Four Blue and White Delft Chargers Hand Painted Netherlands 18th Century Ca-1780


The deep cobalt blue is fabulous!
Provenance: The Philadelphia Museum of Art collection has an identical Delft charger. For an image of this identical plate and a discussion of its origins, see E B Schaap’s “Delft Ceramics at the Philadelphia Museum of Art” pages 74 and 75.
This set of four Dutch Delft chargers in the “Theeboom” pattern shows a tea plant with a fan-shaped bouquet of leaves and flowers. This is one of the most exquisite hand-painted designs made on Delft chargers in the 18th century.
The pattern is lush and full of color. The deep cobalt blue decoration fills the charger.
On the border are medallions and scroll designs.
The white edges are delicately scalloped, which adds another beautiful dimension to each charger.
The chargers have the mark of De Porceleyne Claeuw “The Claw.”

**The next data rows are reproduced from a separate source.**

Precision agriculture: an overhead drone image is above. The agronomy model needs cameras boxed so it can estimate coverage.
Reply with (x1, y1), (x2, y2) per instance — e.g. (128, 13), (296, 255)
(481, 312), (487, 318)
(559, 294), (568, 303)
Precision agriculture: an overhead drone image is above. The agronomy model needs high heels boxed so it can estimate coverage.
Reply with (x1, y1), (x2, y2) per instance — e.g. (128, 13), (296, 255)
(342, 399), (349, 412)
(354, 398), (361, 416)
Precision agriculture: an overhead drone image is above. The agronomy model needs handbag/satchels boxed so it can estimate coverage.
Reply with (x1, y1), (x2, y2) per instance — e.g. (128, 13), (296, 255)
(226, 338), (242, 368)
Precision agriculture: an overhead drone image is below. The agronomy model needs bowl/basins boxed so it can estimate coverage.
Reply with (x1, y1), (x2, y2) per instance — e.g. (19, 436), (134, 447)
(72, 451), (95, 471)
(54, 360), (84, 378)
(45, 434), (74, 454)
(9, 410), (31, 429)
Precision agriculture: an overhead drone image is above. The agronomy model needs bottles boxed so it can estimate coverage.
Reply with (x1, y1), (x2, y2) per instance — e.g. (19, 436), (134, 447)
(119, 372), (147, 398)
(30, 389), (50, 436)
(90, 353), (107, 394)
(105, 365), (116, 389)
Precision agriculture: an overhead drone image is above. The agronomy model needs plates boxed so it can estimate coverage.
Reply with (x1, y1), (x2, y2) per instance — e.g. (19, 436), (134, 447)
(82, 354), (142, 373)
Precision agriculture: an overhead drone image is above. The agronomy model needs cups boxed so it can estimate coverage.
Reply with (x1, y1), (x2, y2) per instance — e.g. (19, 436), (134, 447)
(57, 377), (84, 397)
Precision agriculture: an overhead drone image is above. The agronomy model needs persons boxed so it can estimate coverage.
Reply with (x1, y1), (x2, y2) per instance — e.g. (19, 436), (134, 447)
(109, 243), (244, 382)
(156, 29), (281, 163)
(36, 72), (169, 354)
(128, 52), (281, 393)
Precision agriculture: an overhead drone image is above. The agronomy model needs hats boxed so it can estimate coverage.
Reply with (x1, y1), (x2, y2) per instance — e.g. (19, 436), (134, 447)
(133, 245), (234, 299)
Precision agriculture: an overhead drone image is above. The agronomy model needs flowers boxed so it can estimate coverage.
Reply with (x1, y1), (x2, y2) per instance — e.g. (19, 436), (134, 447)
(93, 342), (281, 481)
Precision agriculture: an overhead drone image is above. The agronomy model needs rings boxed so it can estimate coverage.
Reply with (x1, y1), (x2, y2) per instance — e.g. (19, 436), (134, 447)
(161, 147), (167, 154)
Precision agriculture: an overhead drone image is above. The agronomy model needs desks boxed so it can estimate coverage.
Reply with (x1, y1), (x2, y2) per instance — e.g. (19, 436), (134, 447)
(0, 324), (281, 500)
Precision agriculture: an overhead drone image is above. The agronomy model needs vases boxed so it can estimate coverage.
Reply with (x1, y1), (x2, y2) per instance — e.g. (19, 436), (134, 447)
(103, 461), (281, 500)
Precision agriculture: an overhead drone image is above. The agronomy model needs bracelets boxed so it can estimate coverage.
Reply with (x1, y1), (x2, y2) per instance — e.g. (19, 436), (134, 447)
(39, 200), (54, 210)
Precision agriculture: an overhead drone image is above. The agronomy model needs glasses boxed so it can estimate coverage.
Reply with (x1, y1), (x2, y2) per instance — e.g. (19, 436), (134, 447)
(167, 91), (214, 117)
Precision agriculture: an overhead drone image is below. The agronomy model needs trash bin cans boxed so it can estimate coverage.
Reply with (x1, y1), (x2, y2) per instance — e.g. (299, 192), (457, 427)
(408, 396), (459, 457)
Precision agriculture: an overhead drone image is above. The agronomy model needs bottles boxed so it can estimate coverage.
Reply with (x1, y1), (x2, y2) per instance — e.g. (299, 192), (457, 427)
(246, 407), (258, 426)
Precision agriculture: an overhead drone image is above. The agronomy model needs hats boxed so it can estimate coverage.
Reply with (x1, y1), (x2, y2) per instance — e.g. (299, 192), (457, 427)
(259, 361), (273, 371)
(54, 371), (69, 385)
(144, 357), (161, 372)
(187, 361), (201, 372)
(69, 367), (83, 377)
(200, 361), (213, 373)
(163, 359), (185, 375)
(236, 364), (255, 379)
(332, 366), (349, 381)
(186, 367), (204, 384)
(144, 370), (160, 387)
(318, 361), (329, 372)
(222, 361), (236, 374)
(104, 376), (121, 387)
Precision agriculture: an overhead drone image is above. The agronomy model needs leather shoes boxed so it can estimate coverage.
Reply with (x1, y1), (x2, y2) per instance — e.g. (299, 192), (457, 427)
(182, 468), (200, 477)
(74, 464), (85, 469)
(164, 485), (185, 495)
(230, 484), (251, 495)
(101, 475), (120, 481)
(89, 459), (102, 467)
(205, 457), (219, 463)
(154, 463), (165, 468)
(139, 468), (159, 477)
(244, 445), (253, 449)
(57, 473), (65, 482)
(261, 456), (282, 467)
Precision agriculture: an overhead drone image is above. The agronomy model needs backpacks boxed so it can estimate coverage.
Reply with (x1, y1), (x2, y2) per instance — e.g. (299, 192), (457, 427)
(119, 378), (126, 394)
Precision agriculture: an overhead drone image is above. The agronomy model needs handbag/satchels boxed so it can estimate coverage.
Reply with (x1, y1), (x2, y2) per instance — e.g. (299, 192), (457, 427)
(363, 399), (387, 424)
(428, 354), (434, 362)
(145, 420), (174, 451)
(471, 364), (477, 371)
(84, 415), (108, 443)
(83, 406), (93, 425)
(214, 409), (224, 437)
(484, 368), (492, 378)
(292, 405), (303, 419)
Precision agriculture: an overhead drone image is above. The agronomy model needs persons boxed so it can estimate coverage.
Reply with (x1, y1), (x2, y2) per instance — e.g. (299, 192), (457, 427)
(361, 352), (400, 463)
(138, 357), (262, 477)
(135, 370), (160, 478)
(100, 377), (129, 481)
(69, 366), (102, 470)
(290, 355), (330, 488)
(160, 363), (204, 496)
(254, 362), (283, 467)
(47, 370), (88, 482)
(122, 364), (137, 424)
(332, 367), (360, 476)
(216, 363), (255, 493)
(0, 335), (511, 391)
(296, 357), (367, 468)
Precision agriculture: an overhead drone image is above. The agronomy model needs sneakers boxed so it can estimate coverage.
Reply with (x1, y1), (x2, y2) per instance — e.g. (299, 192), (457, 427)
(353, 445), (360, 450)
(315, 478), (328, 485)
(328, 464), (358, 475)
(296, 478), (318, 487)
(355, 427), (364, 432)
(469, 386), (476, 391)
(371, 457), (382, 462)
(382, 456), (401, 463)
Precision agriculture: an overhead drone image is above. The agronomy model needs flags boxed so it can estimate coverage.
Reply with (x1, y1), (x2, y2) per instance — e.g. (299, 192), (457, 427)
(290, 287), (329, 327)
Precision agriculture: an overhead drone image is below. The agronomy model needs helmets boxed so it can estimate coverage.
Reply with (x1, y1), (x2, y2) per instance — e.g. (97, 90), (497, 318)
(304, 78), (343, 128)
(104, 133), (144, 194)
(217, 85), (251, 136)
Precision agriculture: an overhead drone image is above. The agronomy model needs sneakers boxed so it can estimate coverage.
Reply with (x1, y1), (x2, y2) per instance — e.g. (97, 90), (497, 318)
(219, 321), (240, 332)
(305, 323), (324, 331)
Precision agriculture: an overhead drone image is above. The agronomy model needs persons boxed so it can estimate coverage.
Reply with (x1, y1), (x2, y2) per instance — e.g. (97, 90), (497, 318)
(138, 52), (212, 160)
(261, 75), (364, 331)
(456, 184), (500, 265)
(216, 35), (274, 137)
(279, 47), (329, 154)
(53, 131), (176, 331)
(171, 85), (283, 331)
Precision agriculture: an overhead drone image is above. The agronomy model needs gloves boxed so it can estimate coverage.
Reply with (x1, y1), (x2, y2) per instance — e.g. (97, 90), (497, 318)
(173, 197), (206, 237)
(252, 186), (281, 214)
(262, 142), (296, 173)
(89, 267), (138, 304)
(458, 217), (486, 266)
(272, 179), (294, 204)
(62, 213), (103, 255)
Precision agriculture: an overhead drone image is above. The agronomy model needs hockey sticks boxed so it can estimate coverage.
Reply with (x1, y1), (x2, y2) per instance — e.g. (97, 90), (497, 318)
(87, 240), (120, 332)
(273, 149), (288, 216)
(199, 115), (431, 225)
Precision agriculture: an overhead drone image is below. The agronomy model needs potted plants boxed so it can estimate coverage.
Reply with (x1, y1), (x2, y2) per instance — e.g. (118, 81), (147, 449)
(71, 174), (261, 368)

Dimensions: 13.5″-14.25″ in diameter

Condition: Excellent with very small edge frits invisibly restored.

In stock

Background of Dutch Delft

The technique of making Delft was first described in writing by Gerrit Paape in “The Delft Pottery Maker,” written in 1794 and dedicated to Lambertus Sanderus, the owner of De Porceleyne Claeuw (The Porcelain Claw). Delft faience began in the 17th century. Much of the most beautiful Delft was produced in the Dutch city of Delft. The Delft potters began to coat their pots thoroughly in a white tin glaze. They then began to cover the white tin glaze with a clear glaze, giving depth to the fired surface and smoothness to cobalt blues. Over time they created a good resemblance to porcelain. By circa 1650, the technical skills of the potters and painters were much improved, and Delft began its golden age.